Ender touched her hair, smoothed it. She accepted his touch, his consolation. He couldn't remember if his father or mother had ever touched him with such a gesture. They must have. How else would he have learned it?

“Ela, will you help me?”

“Help you what? You've done your work, haven't you?”

“This has nothing to do with Speaking for the dead. I have to know, within the hour, how the Descolada works.”

“You'll have to ask Mother– she's the one who knows.”

“I don't think she'd be glad to see me tonight.”

“I'm supposed to ask her? Good evening, Mamae, you've just been revealed to all of Milagre as an adulteress who's been lying to your children all our lives. So if you wouldn't mind, I'd like to ask you a couple of science questions.”

“Ela, it's a matter of survival for Lusitania. Not to mention your brother Miro.” He reached over and turned to the terminal. “Log on,” he said.

She was puzzled, but she did it. The computer wouldn't recognize her name. “I've been taken off.” She looked at him in alarm. “Why?”

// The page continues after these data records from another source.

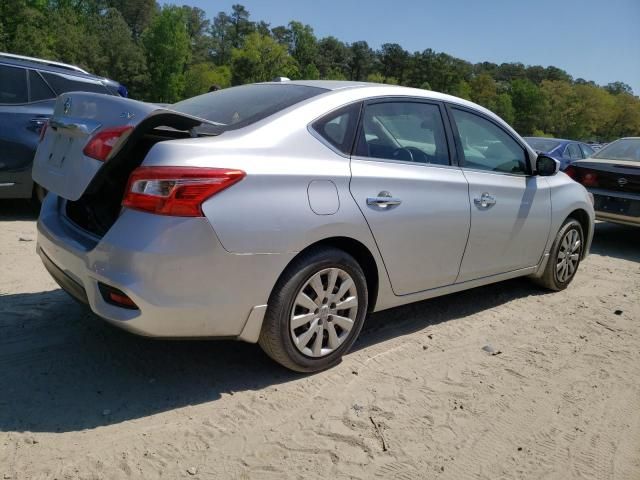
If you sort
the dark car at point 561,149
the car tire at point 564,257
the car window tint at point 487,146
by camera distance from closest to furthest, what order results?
1. the car window tint at point 487,146
2. the car tire at point 564,257
3. the dark car at point 561,149

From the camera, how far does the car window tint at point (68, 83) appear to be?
6.55 metres

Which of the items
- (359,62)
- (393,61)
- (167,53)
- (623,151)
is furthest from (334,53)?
(623,151)

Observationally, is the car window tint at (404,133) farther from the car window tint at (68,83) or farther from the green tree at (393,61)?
the green tree at (393,61)

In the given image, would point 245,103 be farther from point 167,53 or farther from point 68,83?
point 167,53

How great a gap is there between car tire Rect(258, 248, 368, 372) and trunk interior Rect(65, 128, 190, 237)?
959 mm

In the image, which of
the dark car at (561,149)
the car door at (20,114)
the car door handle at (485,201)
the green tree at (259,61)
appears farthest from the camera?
the green tree at (259,61)

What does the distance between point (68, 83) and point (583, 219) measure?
5.85m

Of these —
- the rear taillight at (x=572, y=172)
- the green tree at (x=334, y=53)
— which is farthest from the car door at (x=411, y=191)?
the green tree at (x=334, y=53)

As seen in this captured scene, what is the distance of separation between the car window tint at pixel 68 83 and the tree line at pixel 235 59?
45.0 metres

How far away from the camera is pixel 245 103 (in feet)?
11.1

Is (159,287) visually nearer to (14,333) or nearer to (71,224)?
(71,224)

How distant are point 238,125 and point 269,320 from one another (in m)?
1.04

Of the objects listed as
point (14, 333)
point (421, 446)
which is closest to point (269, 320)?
point (421, 446)

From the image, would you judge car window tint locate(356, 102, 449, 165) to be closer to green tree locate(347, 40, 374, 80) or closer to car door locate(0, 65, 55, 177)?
car door locate(0, 65, 55, 177)
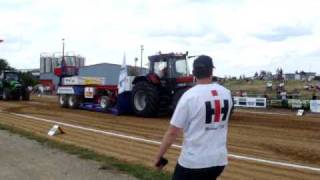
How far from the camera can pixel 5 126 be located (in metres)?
18.2

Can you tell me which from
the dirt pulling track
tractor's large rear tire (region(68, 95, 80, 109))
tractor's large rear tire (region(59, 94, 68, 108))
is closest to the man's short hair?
the dirt pulling track

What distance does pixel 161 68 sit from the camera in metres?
21.9

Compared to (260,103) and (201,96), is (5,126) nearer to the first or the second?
(201,96)

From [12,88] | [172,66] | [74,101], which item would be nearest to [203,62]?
[172,66]

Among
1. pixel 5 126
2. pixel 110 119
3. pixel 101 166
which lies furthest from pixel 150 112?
pixel 101 166

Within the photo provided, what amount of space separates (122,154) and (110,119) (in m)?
9.31

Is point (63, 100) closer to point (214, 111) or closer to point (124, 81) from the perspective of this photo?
point (124, 81)

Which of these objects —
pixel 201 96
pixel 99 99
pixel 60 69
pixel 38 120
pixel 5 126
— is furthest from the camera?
pixel 60 69

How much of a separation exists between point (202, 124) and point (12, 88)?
33.6m

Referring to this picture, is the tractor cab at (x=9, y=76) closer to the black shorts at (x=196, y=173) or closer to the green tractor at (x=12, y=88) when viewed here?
the green tractor at (x=12, y=88)

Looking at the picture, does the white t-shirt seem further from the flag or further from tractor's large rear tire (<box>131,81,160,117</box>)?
the flag

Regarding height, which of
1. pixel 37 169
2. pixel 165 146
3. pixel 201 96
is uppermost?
pixel 201 96

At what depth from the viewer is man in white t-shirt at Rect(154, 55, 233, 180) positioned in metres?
4.80

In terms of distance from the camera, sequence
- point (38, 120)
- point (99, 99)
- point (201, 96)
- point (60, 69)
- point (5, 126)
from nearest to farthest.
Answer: point (201, 96) → point (5, 126) → point (38, 120) → point (99, 99) → point (60, 69)
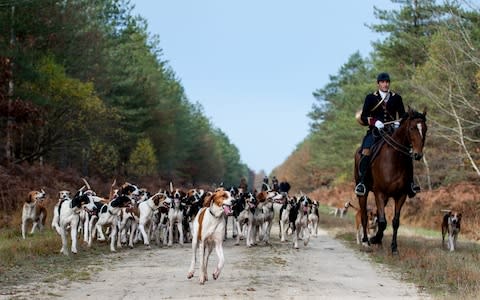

“It's not just you. It's everybody.”

“It isn't a breakdown,” she said. “Somebody stripped out the log-on file.”

“Starways Congress stripped all the local computer memory. Everything's gone. We're regarded as being in a state of rebellion. Miro and Ouanda are going to be arrested and sent to Trondheim for trial. Unless I can persuade the Bishop and Bosquinha to launch a real rebellion. Do you understand? If your mother doesn't tell you what I need to know, Miro and Ouanda will both be sent twenty-two lightyears away. The penalty for treason is death. But even going to the trial is as bad as life imprisonment. We'll all be dead or very very old before they get back.”

Ela looked blankly at the wall. “What do you need to know?”

"I need to know what the Committee will find when they open up her files. About how the Descolada works. "

“Yes,” said Ela. “For Miro's sake she'll do it.” She looked at him defiantly. “She does love us, you know. For one of her children, she'd talk to you herself.”

“Good,” said Ender. “It would be better if she came herself. To the Bishop's chambers, in an hour.”

“Yes,” said Ela. For a moment she sat still. Then a synapse connected somewhere, and she stood up and hurried toward the door.